ど見ては、自分とて家族の苦痛を知る身でありながら、義憤もおこらずにいなかった。
私がベッドをおりて、決意を示そうとしていると、おどろいたことにはそこへ主任さんがはいって来た。
主任さんの態度は頗る淡々たるものであった。肥満した女に近づくと、
「あなたは坂上さんの御家族でしたね。再度御通知あげたのに、なんのご相談もないので、病院でも困っておりました。看護婦さんも一般の患者さんのお世話をしていますので、お一人に附ききりというわけには行きませんのです」
肥満した女はおとなしくお辞儀をした、主任さんの公務というものに権威を感じたのであろう。

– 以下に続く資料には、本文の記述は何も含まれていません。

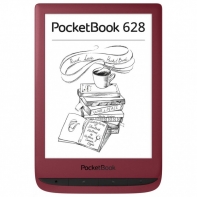 купить Электронная книга PocketBook PB628-R-CIS красный в Алматы фото 3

「そういうわけですから、お判りになったら御承知として、今日夕刻からでも早速附添さんを附けることにします」
主任さんは今日となっては、当然返事を聞く余地もないものとして、そう定めて早くも室を出て行った。
漸くにも、これで坂上とよ子に附添婦がつくこととなった。五十がらみの人の好さそうなおばさんが、夕刻から来て、もうこまめに働らきはじめていた。
斯うしていつしか新秋を迎える頃となった。テレスには篠懸の鼈甲色の美しい落葉が、時々カサと音して散りおちた。